What they accepted amounted to a betrayal of the national struggle of the Palestinians.
"Washington hoped to establish stability in the area by forcing through a compromise. However, the national question is notoriously volatile and complex, and explosive situations created by imperialism in the past cannot always be easily defused by imperialism when it changes its mind. Just as British imperialism created a Frankenstein monster in the North of Ireland, which it cannot now control, so the American imperialists now find that, having built up a client state in Israel, the puppet does not always dance when the strings are pulled. The Israeli ruling class has its own interests, which may, or may not, correspond to those of the USA. Thus, the so-called Peace Deal in the Middle East is in serious difficulties. None of the fundamental problems have been solved.
"As predicted by the Marxists, the deal signed by Arafat with the Israelis was a trap for the Palestinian people. This is not self-determination but only a miserable caricature and a fraud. … A new Intifada would contain a clear revolutionary potential, on one condition: that it possesses a firm revolutionary leadership that stands for an internationalist solution. On the basis of nationalism, no solution is possible. A far-sighted leadership would strive to link the revolutionary movement of the Palestinians with the movement of the Israeli working class. It would explain that the common enemy of both Arab and Israeli working people are the Israeli bankers and capitalists. It would make clear that the Palestinian revolutionary movement is not directed against ordinary Israeli citizens. It would systematically seek points of support in Israeli society: among the students and progressive youth, in the factories and army barracks. The central idea must be the necessity for a fundamental transformation of society, not only in Palestine but also in Israel, as the only way out of the impasse.

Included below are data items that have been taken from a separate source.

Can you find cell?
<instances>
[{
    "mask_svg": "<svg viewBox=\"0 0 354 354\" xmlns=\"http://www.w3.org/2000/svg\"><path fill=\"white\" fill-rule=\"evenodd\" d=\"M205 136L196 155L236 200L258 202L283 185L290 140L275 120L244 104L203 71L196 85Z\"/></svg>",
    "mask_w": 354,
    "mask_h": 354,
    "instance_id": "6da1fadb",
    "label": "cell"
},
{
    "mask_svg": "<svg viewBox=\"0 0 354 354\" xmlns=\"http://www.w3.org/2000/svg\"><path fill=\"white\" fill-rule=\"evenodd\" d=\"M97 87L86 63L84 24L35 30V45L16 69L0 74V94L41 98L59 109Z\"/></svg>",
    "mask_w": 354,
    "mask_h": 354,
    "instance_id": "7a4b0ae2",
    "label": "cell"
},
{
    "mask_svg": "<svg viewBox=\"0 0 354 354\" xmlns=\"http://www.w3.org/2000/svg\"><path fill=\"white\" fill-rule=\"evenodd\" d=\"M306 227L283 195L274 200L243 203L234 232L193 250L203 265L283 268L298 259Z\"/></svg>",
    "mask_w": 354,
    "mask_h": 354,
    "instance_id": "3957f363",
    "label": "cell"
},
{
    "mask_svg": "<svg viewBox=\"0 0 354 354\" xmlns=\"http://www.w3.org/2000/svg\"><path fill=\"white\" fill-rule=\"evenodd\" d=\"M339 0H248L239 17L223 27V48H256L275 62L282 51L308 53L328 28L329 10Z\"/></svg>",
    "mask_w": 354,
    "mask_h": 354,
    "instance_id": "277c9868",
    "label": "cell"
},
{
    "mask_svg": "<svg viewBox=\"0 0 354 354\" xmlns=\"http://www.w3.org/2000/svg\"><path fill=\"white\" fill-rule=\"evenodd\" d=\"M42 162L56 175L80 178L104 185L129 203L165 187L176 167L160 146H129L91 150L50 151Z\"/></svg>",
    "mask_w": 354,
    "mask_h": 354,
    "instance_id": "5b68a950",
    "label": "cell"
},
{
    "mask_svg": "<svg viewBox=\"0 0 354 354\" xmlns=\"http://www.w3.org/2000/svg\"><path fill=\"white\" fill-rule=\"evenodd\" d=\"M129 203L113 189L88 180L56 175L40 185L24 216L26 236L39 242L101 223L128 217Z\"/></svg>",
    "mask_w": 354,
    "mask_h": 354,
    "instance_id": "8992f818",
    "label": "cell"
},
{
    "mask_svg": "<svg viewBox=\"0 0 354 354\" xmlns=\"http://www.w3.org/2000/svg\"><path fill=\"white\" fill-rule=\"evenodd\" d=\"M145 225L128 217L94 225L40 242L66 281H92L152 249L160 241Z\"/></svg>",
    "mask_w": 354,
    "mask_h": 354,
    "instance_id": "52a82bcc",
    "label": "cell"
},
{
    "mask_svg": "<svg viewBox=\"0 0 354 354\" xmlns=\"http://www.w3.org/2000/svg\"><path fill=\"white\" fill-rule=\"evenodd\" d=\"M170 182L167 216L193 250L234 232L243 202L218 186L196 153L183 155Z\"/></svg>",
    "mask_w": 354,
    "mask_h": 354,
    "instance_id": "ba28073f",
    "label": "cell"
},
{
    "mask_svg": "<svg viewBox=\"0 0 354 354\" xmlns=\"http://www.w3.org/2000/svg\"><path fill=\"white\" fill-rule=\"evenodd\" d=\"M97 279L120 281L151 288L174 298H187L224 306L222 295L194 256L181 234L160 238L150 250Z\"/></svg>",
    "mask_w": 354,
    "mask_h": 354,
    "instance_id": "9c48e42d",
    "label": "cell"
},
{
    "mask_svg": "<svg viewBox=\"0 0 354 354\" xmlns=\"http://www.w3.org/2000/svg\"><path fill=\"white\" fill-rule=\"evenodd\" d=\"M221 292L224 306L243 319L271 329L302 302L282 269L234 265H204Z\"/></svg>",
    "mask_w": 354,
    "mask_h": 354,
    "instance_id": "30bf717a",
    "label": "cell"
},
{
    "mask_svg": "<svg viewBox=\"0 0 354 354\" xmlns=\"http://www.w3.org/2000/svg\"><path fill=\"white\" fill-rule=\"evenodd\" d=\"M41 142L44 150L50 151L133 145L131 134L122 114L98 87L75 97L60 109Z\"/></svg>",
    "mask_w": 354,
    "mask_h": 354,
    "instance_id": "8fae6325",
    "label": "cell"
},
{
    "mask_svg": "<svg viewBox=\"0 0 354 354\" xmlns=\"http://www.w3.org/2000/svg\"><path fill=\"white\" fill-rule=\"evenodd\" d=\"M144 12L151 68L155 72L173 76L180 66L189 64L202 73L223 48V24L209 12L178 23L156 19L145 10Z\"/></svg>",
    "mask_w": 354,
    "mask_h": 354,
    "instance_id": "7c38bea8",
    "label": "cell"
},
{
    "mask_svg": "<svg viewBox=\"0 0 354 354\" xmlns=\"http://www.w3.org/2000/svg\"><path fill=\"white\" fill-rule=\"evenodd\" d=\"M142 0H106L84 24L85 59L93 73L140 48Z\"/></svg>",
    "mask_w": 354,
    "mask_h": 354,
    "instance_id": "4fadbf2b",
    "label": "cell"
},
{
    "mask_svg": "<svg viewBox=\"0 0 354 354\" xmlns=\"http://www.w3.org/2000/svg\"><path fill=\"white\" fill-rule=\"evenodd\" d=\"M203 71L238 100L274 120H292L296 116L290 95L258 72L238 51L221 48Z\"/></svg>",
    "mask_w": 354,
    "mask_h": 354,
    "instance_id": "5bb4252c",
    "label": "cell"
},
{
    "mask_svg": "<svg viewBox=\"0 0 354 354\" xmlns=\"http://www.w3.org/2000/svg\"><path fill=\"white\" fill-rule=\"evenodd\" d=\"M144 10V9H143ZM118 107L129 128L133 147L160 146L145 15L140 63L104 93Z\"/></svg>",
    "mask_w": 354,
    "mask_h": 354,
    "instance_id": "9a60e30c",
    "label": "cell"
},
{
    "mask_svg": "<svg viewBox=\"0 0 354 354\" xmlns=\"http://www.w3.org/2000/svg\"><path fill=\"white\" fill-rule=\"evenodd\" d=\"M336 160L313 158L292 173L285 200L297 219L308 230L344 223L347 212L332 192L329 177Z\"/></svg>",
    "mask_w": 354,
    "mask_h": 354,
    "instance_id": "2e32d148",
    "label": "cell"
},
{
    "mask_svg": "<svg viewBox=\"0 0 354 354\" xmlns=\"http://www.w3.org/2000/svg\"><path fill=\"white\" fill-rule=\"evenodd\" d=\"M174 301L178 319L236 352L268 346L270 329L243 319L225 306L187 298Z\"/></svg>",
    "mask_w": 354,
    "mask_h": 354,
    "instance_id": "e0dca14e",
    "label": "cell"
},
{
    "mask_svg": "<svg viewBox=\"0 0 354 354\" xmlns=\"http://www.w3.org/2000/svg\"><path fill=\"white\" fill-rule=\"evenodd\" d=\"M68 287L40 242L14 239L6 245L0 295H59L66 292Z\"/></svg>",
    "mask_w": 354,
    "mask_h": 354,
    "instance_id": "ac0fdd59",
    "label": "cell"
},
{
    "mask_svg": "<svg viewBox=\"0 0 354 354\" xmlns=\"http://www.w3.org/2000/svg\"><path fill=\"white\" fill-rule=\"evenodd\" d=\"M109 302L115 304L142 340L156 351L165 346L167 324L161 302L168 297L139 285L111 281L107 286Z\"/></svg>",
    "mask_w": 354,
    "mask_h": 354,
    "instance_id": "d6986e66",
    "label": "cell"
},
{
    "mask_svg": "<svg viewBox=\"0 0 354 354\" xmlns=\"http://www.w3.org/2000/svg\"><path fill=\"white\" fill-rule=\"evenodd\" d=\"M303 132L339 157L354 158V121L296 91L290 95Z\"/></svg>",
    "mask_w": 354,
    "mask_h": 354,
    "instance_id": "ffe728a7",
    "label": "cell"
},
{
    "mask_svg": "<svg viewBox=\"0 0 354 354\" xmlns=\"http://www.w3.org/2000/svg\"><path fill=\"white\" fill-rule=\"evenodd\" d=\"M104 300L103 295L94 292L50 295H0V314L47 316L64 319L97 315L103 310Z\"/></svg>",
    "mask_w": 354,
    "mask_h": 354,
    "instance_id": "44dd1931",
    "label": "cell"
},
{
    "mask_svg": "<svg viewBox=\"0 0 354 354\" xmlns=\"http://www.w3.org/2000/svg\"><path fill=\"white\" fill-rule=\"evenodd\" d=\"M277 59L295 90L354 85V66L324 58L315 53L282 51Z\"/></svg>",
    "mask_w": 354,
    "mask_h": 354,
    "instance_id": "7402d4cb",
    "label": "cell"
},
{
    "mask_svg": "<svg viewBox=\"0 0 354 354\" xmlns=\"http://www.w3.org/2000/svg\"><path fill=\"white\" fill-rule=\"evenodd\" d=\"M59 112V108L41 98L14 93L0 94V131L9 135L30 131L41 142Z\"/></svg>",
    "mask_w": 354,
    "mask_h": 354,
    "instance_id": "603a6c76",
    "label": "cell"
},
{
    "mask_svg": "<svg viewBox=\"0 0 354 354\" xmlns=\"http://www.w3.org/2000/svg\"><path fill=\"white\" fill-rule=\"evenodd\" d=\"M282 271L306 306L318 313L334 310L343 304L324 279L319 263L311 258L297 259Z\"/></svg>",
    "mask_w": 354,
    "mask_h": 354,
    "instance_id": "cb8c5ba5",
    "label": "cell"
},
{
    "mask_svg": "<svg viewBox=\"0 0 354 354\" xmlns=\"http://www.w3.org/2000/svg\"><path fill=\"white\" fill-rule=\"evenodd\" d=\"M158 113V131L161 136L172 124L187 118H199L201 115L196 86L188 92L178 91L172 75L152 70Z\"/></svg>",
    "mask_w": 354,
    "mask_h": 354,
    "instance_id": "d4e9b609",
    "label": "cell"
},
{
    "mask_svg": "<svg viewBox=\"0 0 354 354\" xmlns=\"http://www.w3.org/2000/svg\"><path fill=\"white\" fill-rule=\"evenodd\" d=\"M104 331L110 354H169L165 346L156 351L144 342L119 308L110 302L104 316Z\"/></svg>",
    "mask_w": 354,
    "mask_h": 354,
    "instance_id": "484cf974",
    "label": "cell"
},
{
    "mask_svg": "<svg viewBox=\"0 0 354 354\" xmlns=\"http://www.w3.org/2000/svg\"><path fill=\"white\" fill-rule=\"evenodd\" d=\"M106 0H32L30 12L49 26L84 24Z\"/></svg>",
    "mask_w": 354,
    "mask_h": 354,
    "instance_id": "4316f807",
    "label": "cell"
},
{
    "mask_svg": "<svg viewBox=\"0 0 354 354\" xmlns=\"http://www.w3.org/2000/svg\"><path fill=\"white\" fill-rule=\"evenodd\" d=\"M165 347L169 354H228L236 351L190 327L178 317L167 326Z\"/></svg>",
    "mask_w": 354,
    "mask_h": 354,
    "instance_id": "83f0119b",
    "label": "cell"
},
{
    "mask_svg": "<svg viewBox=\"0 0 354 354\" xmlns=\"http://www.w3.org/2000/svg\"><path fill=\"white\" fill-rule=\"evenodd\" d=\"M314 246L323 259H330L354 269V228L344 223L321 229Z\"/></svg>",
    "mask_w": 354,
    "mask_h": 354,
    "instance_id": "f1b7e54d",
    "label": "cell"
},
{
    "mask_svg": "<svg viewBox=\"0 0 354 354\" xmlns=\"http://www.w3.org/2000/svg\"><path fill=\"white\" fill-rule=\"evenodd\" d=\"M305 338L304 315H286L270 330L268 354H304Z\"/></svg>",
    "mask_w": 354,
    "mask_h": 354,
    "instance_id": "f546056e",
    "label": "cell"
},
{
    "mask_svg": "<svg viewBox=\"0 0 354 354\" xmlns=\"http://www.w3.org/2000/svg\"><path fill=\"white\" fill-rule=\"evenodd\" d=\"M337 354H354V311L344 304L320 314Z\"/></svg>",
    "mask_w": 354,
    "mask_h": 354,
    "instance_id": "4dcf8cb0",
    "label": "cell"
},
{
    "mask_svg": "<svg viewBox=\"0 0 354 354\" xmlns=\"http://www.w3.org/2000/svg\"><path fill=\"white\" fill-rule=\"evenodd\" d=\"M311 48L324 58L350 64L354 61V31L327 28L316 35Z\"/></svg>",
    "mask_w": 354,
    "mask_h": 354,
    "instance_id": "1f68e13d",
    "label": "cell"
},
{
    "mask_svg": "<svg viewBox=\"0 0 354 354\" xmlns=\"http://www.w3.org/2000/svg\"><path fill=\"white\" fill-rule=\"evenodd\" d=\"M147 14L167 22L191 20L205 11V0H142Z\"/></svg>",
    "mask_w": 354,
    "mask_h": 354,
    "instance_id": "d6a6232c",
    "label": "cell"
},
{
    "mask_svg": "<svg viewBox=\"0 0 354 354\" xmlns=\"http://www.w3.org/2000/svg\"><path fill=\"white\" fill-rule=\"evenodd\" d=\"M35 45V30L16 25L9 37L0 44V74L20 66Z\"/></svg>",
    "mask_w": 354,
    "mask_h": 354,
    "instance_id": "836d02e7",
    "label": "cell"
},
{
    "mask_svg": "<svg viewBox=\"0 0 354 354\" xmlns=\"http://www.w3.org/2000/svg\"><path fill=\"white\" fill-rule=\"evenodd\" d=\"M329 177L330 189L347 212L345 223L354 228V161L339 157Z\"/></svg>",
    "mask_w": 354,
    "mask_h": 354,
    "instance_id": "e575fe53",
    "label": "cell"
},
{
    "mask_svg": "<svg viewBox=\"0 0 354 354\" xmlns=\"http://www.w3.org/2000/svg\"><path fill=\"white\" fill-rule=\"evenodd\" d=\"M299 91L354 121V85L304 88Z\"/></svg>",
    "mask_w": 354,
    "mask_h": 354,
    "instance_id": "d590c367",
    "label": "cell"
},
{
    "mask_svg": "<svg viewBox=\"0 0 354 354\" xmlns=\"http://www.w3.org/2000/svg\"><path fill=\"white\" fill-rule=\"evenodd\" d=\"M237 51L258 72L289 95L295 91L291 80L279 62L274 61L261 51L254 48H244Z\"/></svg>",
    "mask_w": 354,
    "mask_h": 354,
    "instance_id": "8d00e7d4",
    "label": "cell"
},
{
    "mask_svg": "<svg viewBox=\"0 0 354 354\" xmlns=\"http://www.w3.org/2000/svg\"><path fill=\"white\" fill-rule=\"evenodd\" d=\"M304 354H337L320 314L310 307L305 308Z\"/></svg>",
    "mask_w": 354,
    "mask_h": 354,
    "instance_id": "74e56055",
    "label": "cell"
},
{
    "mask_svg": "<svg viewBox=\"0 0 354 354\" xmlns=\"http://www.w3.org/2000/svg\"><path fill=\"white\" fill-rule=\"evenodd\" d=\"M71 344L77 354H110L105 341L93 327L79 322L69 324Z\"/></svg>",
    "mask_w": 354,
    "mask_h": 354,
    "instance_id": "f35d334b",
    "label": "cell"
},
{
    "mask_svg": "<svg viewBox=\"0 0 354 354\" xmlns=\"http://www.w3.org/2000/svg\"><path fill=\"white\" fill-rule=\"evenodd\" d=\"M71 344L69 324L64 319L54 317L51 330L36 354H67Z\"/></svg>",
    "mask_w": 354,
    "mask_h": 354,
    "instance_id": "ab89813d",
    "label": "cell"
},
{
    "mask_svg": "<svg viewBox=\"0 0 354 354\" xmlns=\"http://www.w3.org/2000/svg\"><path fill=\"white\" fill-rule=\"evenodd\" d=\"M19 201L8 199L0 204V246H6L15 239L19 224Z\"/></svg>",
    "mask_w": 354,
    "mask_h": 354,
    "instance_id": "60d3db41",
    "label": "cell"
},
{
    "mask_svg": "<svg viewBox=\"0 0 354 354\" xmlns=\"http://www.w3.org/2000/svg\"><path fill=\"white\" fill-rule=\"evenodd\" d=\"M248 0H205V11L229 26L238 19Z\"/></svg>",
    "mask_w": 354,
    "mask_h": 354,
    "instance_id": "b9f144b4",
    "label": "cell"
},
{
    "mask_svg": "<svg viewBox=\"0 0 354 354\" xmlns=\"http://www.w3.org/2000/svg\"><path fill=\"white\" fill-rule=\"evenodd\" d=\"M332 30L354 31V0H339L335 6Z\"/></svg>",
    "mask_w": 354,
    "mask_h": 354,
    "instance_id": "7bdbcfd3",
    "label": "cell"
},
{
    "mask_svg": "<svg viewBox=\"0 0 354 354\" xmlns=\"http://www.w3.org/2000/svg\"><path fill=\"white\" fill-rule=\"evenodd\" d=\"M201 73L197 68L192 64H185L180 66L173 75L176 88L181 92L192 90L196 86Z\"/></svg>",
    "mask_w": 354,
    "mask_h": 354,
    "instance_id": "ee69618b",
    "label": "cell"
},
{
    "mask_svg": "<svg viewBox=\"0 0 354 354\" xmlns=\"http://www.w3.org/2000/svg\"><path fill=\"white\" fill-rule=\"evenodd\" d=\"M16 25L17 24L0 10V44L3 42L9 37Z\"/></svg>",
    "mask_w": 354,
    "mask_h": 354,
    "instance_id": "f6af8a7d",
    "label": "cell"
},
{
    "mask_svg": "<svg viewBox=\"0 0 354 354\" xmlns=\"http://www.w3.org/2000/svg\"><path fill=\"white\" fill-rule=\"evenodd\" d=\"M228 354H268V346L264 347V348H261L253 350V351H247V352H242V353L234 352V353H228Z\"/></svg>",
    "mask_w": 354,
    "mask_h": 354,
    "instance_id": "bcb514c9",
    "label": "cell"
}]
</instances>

"The fate of the Palestinians has been a terrible tragedy. For more than 30 years, the Palestinians have been fighting for self-determination and where has it led on a nationalist basis? To a complete catastrophe and a betrayal. The lesson is clear and must be learnt: the national problem in Palestine cannot be solved on a capitalist basis. The only way to solve that problem would be by revolutionary means, by a socialist revolution in Israel and socialist revolutions in all the surrounding Arab countries, beginning with Jordan where the PLO could have taken power 30 years ago, if the PLO leaders had not betrayed the revolution. The only way to solve that problem is on the basis of the Socialist Federation of the Middle East with full autonomy for the Palestinians and also for the Israelis.
"Petty bourgeois cynics will say that this is not "practical". But have we not seen enough of the kind of "practical" solutions advocated by these smart-Alecs over the past thirty years—and not just in the Middle East. Everywhere, without exception, these "practical" policies—which boil down to the madness of individual terrorism and nationalist stupidity—have brought nothing but disasters and betrayals. We see this yet again in the capitulation of the Kurdish nationalist's leaders of the PKK and the sell-out of Mandela and Mbeki of the aspirations of the black proletariat in South Africa. Lenin was a thousand times correct when he poured scorn on the so-called "practical" policies of the nationalists. The plain fact is that the only way out for the Palestinians is on the basis of a revolutionary, internationalist class policy. Any other solution spells new disasters. The only really practical programme is the programme of socialist revolution."